正则表达式在前％后和后％前匹配

Question

I need a regular expression that can match what is inside the "%" marks in the following string:

1) Bla bla bla %yada yada yada% bla bla.

Even if the form is like this:

2) Bla bla bla %yada yada yada% bla bla %yada #1 yada%

I thought that /%([^%]*)%/ would do but in the second case it doesn't match the second part (%yada #1 yada%), only the first.

The expression has to match even if the substring between the "%" marks contains something like "#1". Thank you in advance

Regards

function replace($search, $replace, $subject, $link)
    {
        if (preg_match('/#[1-9]/', $search) == 1 && $link == null)
        {
            echo preg_replace($search, $replace, $subject);
        }
        if (preg_match('/%[a-zA-Z0-9# ]+%/', $search) == 1 && $link != null && $replace == null)
        {
            echo preg_replace('/%[a-zA-Z0-9# ]+%/', '<a href=$link>$1</a>', $subject, 1) . '<br>';
        }
    }

$string = 'bla bla #1 bla bla %bla bla% bla #2 %bla bla #3 bla%';
$newString = replace('/%[a-zA-Z0-9# ]+%/', null, $string, 'www.google.com');
echo $newString;
preg_match('/%[a-zA-Z0-9# ]+%/', $newString)); // 0 = no match

So on this second call I don't get a match. Hope this helps.

Answer 1

See your calls to preg_match ... The second argument should be $subject not $search ...

Also, use return to actually return something, not echo .

Answer 2

%.*%

This will match

1) a %

2) any number of any characters

3) a %

And since it will match greedily rather than lazily, it will match the widest %...% it can, rather than stop at the first.

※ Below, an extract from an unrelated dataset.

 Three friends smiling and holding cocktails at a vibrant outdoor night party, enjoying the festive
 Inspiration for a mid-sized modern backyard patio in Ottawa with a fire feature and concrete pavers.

For example, the lazy version of this would be %.*?% (putting ? after a * makes it lazy) and it would close after the first, not last %.

Answer 3

/%.+?%/ should do the trick.
See greedyness of regex expressions.
[^%] stops at the first % . But you want to include all characters between the two % s.

Answer 4

Try this expression

%[a-zA-Z0-9# ]*%

Hope it helps